Claims 1-20 have been examined.
This action is made FINAL.

Claim Rejections – 35 USC § 101

In light of the claim amendments the 101 rejections to claims 1-20 have been withdrawn.
Claim Rejections - 35 USC § 103
In the event the determination of the status of the application as subject to AIA  35 U.S.C. 102 and 103 (or as subject to pre-AIA  35 U.S.C. 102 and 103) is incorrect, any correction of the statutory basis for the rejection will not be considered a new ground of rejection if the prior art relied upon, and the rationale supporting the rejection, would be the same under either status.  
	
The following is a quotation of 35 U.S.C. 103 which forms the basis for all obviousness rejections set forth in this Office action:

A patent for a claimed invention may not be obtained, notwithstanding that the claimed invention is not identically disclosed as set forth in section 102 of this title, if the differences between the claimed invention and the prior art are such that the claimed invention as a whole would have been obvious before the effective filing date of the claimed invention to a person having ordinary skill in the art to which the claimed invention pertains.  Patentability shall not be negated by the manner in which the invention was made.

Claims 1-3, 9-14 and 18-20 are rejected under 35 U.S.C. 103 as being unpatentable over by Wheeler [US 2020/0026772 A1, July 23, 2018], in view of Zhu et al. [US 20190205384 A1, October 11, 2018].

With respect to claim 1, Wheeler teaches a computer implemented method, comprising:
upon receiving a search request for an object, obtaining a plurality of webpages crawled by a web crawler in a search engine that are associated with the object ([0003] a search engine typically receives a search query (e.g., query input including one or more terms, such as keywords, by a user of the search engine). Search engines generally index website content, such as web pages of crawled websites, and then identify relevant content (e.g., URLs for matching web pages) based on matches to keywords received in a user query that includes one or more terms or keywords);
clustering [e.g. cards] the plurality of webpages based on the plurality of similarity scores [e.g. a web document that is included in content feed 804 may be determined based on a sim hash associated with an entity corresponding to the web document and a cosine similarity] ([0120] content feed 804 can include one or more web documents that are similar to an entity included in a query. A user may initiate a query by selecting a query icon 836 included in the application. The query may be comprised of one or more words, a phrase, a question, or a sentence. The query may correspond to an entity.

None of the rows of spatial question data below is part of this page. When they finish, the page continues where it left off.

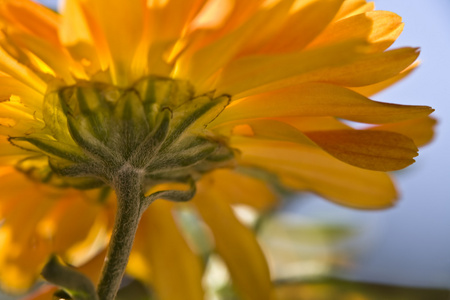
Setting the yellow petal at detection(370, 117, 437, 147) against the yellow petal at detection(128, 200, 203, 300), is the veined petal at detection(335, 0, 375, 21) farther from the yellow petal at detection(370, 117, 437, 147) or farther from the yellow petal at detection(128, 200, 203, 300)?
the yellow petal at detection(128, 200, 203, 300)

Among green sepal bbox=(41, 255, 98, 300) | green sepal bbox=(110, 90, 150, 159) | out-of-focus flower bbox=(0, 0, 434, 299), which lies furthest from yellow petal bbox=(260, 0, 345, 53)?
green sepal bbox=(41, 255, 98, 300)

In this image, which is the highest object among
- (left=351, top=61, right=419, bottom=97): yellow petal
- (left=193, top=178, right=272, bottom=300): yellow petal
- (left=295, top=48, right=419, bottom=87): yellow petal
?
(left=295, top=48, right=419, bottom=87): yellow petal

A web document that is included in content feed 804 may be determined based on a sim hash associated with an entity corresponding to the web document and a cosine similarity between a feature vector associated with the entity 
[0173] FIG. 14, some of the interests in the 100 dimensional vector space are clustered together after performing the collaborative filtering technique. For example a cluster 1402 includes an interest in photography and an interest in Flickr.RTM.. Cluster 1404 includes an interest in Yelp.RTM., San Francisco, Silicon Valley, TechCrunch.RTM., virtual reality, and Engadget.RTM.. The interests comprise a cluster in the event the distance between each 100 dimensional space vector of a plurality of interests is less than or equal to a document similarity threshold….), into a Plurality of  groups of webpages representing a plurality of first events [e.g. Fig. 8A, 806, 810 and 814 cards] ([0112] FIG. 8A, the content feed is comprised of one or more cards that include web documents (e.g., or excerpts of web documents that can be selected to view the entire web document) and/or synthesized content and is based on a user model, such as user model 316, which is tailored to a user account, such as user account 402. For example, a web document can be an article, sponsored content, an advertisement, a social media post, online video content (e.g., embedded video file), online audio content (e.g., embedded audio file), etc.);
selecting [e.g. content feeds], from the plurality of groups of webpages [e.g. story groups] representing the plurality of first events [e.g. cards], one or more
groups of webpages representing one or more second events ([0313] the orchestrator is configured to generate story groups in a content feed. For example, a user may indicate a preference for such story groupings rather than the described interleaving of cards in the user's content feed (e.g., such can be implemented as a In such cases, rather than interleaving cards for different interests in the user's content feed, the orchestrator can automatically reshuffle the cards in the feed (e.g., irrespective of the relative document scores) so that cards related to the same interest are contiguous in the content feed. For example, if the content feed update includes three new cards related to the interest of computer security for mobile devices, then the orchestrator can group those three new cards together within the content feed), wherein each of the one or more selected groups comprises a quantity of webpages greater than a threshold [e.g. sim hash] ([0121] a web document may be returned for a query in the event the entity included in the query has the same sim hash as the entity corresponding to the web document. In some embodiments, a web document may be returned for a query in the event the entity included in the query has the same sim hash as the entity corresponding to the web document and has a cosine similarity score that is greater than or equal to a cosine similarity threshold);
determining one or more representative webpages [e.g. generating labels] respectively from the one or more selected groups of webpages representing the one or more second events ([0240-0242] FIG. 21 is a flow diagram illustrating a process performed by the classifier for generating labels for websites to facilitate categorizing of documents in accordance with some embodiments. In some embodiments, the process 2100 for generating labels for websites to facilitate categorizing of documents is performed using the disclosed system/service (e.g., including classifier 1740 of search and feed system 1700 of FIG. 17).
; and
returning the one or more representative webpages as a search result of the search  request ([0353-0354] ranking the set of documents based on a document score and a user signal is performed. In an example implementation, the orchestrator can rank the set of documents based on the document score and the user signal, such as similarly with respect to FIG. 26. 
At 2710, generating a content feed that includes at least a subset of the set of documents based on the ranking is performed. In an example implementation, the orchestrator can generate the content feed (e.g., for the app) that includes at least a subset of the set of documents based on the ranking, such as similarly described above (e.g., as similarly described with respect to FIG. 26 and an example content feed is shown in FIGS. 8A-8B). For example, the content feed for the user can include content from one or more web documents related to one or more of the user's interests).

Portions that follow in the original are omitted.